# Directions
Starting at the line that contains "How much distance" and running through the end of the entries, both ends included, rewrite those lines with "camera" changed to "lens" and everything else kept the same. Leave the pictures out of your answer.

# Records for the task
[Begin]
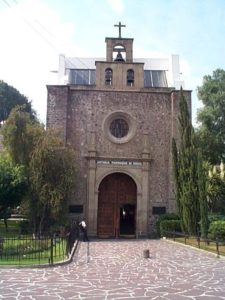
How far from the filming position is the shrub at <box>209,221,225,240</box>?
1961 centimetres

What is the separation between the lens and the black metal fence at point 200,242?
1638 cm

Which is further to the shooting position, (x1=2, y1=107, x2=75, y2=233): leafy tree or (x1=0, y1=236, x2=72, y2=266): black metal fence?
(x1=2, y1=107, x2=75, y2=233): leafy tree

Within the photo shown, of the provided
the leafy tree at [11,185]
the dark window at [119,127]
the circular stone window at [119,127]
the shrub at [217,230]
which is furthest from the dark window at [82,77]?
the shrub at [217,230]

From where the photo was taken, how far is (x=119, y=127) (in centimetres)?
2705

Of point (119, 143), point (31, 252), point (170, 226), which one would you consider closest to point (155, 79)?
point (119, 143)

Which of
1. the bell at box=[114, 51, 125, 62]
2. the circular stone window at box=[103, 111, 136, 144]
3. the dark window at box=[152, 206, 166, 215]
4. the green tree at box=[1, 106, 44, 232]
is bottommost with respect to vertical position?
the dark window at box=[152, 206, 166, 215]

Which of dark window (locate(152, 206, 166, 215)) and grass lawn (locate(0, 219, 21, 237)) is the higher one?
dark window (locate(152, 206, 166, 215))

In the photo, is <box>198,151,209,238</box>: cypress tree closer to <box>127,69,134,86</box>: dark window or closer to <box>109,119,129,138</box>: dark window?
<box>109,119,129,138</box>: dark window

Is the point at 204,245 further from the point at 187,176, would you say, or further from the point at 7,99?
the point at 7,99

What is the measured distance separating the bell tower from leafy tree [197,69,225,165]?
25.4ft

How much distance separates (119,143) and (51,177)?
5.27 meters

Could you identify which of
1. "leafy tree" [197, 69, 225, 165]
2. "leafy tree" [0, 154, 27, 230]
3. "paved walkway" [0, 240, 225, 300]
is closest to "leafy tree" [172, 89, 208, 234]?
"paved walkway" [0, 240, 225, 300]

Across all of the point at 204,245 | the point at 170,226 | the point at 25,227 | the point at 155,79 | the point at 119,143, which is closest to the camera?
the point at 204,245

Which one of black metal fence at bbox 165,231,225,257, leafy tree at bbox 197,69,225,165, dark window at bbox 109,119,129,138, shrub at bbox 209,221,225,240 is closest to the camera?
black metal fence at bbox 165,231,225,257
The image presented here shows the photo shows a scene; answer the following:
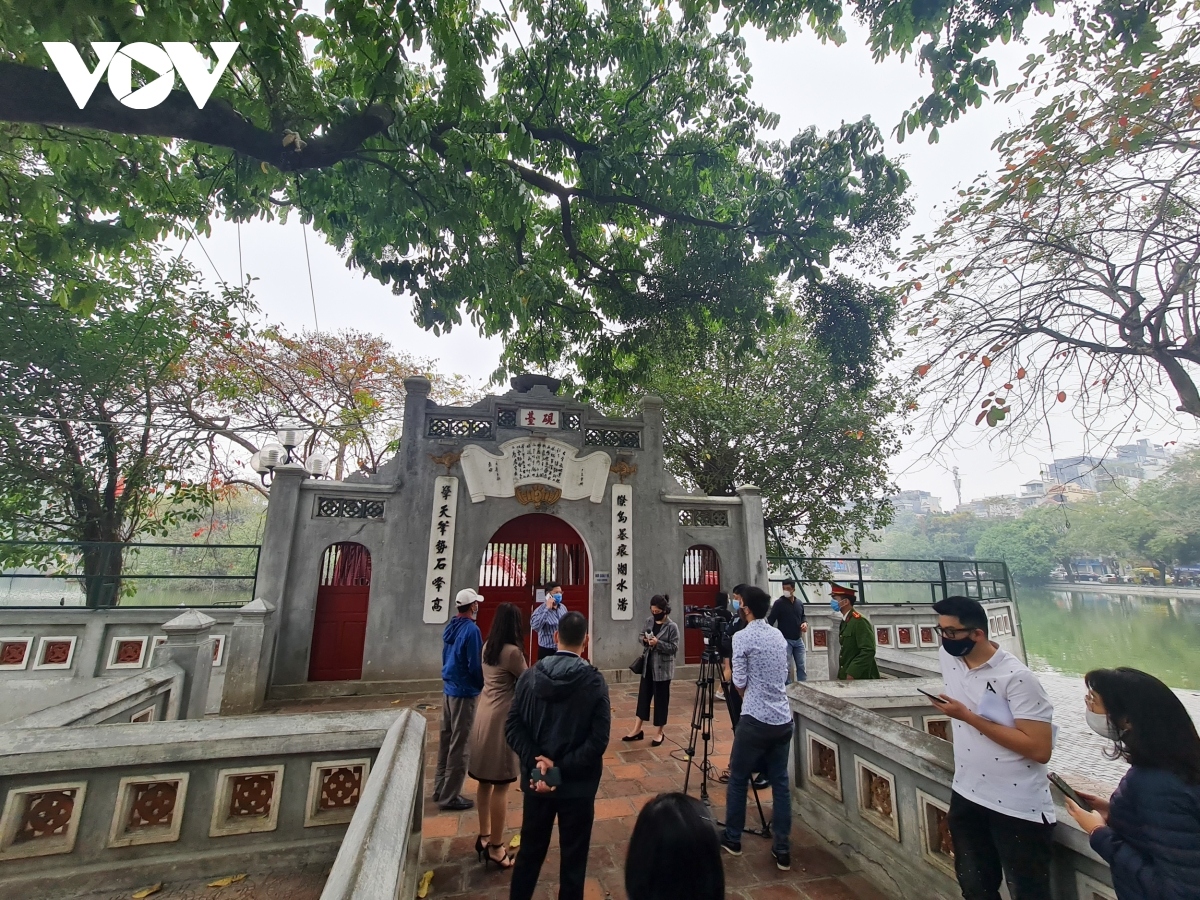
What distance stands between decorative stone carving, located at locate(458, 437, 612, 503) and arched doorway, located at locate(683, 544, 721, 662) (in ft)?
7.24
[End]
# Answer to the exercise
How much distance separates (119,143) and (51,177)?
5.27 meters

Could you identify which of
1. "leafy tree" [197, 69, 225, 165]
2. "leafy tree" [0, 154, 27, 230]
3. "paved walkway" [0, 240, 225, 300]
is closest to "leafy tree" [172, 89, 208, 234]?
"paved walkway" [0, 240, 225, 300]

Across all of the point at 204,245 | the point at 170,226 | the point at 25,227 | the point at 155,79 | the point at 119,143, which is closest to the lens?
the point at 204,245

Which one of black metal fence at bbox 165,231,225,257, leafy tree at bbox 197,69,225,165, dark window at bbox 109,119,129,138, shrub at bbox 209,221,225,240 is closest to the lens?
black metal fence at bbox 165,231,225,257
The image presented here shows the photo shows a scene; answer the following:
What distance stands between decorative stone carving, located at locate(458, 437, 612, 503) and arched doorway, located at locate(683, 544, 721, 662) (in ft)?
7.24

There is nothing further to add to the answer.